■ Enunciado 1
Devolva, sem nenhuma alteração, o trecho do artigo sobre as múmias chinchorro que vai de "O valor foi" até "Antofagasta, no Chile.".
■ Enunciado 2
Continue o artigo sobre as múmias chinchorro a partir da última frase apresentada.
------ Artigo ------
“As mais antigas evidências arqueológicas conhecidas de mumificação artificial de corpos”, segundo a Organização das Nações Unidas para a Educação, a Ciência e a Cultura (Unesco), estão presentes na América do Sul, na costa árida do deserto do Atacama.
Há mais de 7 mil anos, essa região foi habitada por uma sociedade de caçadores-coletores na qual os mortos tinham grande importância. As habilidosas técnicas de mumificação da cultura chinchorro datam de 2 mil anos antes dos egípcios.
O valor foi reconhecido pela Unesco, que incluiu no fim de julho de 2021, suas múmias e a área que guarda seus achados arqueológicos na Lista do Patrimônio Mundial.
Uma sociedade de pescadores
A cultura chinchorro habitou a região entre os portos de Ilo, no Peru, e Antofagasta, no Chile.
------ Listagem de dados ------
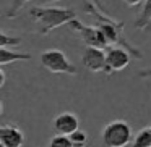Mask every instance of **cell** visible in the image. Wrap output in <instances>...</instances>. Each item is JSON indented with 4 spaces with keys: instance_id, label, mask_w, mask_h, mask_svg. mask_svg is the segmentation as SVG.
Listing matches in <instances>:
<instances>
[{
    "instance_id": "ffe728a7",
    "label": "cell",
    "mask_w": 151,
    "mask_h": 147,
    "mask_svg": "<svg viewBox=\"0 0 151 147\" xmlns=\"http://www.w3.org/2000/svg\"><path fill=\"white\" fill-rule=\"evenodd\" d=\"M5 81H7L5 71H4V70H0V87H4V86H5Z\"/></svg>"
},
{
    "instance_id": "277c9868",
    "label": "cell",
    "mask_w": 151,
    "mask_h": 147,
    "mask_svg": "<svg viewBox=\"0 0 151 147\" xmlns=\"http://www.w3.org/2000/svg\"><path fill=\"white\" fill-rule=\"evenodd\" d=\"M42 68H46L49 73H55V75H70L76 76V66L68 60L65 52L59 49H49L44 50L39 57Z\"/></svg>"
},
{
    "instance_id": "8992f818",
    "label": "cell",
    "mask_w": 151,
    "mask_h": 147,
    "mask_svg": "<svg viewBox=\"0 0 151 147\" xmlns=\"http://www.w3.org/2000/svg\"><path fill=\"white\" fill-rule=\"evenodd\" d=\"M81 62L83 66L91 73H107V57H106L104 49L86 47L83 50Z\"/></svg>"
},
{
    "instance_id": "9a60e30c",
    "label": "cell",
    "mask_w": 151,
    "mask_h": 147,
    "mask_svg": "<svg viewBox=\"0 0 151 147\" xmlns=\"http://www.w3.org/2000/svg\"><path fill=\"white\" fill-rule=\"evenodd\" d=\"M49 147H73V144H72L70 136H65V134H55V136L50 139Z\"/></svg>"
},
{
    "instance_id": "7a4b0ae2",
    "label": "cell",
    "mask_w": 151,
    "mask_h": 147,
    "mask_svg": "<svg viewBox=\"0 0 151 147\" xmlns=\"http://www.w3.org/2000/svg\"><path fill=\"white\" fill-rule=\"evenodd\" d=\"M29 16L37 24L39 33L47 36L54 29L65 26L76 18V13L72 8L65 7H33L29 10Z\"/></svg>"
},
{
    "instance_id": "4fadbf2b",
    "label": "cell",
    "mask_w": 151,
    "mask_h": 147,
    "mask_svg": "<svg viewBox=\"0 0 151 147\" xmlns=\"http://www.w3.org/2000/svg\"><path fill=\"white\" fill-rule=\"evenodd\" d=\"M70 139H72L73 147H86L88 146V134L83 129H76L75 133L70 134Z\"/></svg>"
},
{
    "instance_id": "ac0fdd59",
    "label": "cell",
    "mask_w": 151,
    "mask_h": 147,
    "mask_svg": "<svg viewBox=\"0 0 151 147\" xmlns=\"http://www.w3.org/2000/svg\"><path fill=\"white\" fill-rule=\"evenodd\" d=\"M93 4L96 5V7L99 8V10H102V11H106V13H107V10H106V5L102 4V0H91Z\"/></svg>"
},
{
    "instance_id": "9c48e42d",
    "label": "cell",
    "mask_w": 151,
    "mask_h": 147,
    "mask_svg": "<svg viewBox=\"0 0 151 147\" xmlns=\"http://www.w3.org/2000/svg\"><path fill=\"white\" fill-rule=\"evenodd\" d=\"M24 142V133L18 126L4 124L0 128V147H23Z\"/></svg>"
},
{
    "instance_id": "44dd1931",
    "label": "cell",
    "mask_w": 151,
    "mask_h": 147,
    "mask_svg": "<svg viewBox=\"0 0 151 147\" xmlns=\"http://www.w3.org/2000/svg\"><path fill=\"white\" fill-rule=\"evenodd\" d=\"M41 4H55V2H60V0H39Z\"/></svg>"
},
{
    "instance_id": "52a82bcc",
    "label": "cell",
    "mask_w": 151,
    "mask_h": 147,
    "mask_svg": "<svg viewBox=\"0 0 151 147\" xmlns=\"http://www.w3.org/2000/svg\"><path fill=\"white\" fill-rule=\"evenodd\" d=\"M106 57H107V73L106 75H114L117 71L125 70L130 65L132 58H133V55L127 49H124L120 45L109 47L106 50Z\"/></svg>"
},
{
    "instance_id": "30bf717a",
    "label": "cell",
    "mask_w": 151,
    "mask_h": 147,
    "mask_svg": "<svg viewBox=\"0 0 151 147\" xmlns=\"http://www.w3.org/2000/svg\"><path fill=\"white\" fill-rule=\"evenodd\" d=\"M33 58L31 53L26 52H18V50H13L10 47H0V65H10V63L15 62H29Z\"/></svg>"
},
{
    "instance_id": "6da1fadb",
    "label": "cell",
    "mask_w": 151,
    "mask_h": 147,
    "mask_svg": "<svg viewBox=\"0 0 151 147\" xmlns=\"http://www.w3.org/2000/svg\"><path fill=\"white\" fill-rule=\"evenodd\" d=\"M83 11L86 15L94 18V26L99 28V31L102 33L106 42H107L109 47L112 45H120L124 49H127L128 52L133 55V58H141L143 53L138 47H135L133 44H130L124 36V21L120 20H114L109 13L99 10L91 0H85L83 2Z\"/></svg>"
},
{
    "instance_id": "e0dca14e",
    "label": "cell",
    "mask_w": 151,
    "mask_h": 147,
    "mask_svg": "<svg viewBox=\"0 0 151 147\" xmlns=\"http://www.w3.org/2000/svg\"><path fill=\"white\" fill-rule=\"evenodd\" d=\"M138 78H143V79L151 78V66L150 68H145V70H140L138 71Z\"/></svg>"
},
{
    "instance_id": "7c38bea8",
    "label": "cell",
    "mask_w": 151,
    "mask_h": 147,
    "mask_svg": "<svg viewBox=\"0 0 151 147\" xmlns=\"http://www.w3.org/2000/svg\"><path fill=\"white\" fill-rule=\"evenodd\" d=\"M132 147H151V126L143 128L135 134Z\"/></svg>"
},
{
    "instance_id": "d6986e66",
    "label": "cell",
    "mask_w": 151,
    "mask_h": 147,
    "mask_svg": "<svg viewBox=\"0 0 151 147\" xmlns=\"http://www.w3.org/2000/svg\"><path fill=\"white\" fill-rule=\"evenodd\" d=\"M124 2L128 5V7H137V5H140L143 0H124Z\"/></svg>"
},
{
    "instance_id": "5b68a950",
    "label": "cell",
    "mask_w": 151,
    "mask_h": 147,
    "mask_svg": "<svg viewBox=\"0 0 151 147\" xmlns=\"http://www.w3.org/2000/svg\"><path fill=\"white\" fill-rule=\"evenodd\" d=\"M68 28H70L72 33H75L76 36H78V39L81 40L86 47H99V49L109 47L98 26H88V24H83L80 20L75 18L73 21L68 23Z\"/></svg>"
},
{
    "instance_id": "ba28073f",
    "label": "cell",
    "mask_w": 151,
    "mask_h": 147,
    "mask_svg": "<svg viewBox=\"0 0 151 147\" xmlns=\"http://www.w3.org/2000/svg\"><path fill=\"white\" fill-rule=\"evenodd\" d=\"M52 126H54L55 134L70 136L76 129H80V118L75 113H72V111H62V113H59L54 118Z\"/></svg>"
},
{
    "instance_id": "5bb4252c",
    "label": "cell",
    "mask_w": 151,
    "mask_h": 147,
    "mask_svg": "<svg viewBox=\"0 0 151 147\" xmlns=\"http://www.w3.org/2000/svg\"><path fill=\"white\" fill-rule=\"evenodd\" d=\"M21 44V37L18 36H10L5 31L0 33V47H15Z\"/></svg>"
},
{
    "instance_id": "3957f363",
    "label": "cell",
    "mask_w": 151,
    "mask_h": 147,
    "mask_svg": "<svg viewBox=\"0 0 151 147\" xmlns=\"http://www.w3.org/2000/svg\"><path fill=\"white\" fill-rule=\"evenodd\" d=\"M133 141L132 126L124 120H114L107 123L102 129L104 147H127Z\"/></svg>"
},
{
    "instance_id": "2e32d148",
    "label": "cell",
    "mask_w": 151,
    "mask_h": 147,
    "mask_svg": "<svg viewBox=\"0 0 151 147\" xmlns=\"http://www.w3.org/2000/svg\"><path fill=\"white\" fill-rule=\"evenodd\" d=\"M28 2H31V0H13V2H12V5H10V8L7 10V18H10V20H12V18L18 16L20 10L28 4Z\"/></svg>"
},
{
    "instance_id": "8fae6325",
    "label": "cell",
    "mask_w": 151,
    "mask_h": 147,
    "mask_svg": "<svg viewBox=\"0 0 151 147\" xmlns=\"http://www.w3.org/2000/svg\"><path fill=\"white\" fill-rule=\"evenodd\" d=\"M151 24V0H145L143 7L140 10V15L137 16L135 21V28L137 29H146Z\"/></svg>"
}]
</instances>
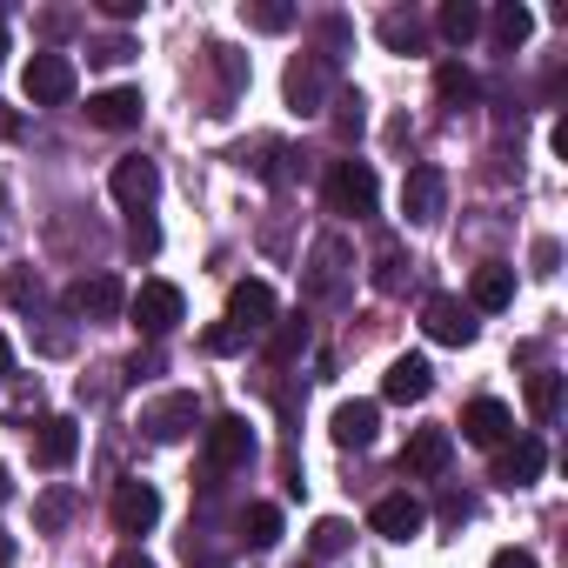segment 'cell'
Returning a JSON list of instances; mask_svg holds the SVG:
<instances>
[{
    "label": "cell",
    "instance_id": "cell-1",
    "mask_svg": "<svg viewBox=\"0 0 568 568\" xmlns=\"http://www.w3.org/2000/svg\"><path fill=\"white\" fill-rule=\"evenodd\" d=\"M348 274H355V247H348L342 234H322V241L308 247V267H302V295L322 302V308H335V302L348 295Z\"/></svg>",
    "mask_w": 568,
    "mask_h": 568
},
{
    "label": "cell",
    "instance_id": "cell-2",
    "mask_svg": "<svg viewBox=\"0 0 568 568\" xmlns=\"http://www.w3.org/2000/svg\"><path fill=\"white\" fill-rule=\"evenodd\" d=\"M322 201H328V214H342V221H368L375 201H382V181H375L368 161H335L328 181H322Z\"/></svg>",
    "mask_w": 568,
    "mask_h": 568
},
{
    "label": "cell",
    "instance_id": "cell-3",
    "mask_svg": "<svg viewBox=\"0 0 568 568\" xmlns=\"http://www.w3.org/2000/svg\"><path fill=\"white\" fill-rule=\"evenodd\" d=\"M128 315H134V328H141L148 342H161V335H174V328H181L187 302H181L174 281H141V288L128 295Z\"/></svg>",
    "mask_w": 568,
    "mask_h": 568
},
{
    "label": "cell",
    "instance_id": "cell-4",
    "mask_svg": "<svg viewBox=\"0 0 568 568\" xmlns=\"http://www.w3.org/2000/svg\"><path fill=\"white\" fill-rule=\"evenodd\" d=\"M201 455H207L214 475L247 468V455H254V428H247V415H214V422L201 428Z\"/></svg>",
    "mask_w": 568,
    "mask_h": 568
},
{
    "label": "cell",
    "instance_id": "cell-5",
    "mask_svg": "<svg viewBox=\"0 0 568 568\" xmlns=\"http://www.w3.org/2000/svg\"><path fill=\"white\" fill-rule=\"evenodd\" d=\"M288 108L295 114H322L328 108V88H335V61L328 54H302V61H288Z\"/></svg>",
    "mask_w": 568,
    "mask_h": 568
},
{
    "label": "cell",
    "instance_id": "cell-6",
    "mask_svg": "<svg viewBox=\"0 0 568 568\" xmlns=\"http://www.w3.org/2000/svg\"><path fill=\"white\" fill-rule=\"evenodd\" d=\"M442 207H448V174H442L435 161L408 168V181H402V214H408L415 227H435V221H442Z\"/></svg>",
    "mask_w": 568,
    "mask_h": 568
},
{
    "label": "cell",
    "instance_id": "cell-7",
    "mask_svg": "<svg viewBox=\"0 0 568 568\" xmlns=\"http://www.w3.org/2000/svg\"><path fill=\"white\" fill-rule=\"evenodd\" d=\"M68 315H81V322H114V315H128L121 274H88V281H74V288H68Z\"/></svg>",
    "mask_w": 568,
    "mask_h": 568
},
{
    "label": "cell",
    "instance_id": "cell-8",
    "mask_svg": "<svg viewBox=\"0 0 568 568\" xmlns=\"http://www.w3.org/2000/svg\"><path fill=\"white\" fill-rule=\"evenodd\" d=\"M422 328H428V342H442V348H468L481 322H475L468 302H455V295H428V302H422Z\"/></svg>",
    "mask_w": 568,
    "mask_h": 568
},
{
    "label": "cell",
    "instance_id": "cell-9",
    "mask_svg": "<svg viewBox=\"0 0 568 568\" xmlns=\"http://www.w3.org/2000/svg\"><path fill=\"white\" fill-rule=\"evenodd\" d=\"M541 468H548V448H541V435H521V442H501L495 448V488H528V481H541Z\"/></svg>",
------
■ Resultado 1
O valor foi reconhecido pela Unesco, que incluiu no fim de julho de 2021, suas múmias e a área que guarda seus achados arqueológicos na Lista do Patrimônio Mundial.
Uma sociedade de pescadores
A cultura chinchorro habitou a região entre os portos de Ilo, no Peru, e Antofagasta, no Chile.

■ Resultado 2
Apesar de muito árida, a área tinha recursos marinhos em abundância devido aos efeitos da corrente fria de Humboldt, que cria um fenômeno chamado ressurgência no oceano, e dos diversos riachos que a atravessam para desembocar no mar.
Assim, os chinchorro se especializaram na exploração dos recursos marinhos e chegaram a desenvolver diversas ferramentas para facilitar a atividade pesqueira, como um anzol feito de espinhos de cactos e pontas de arpão.
A descrição feita pela Unesco fala ainda de “ferramentas feitas de materiais de origem mineral e vegetal, bem como instrumentos simples feitos de ossos e conchas”.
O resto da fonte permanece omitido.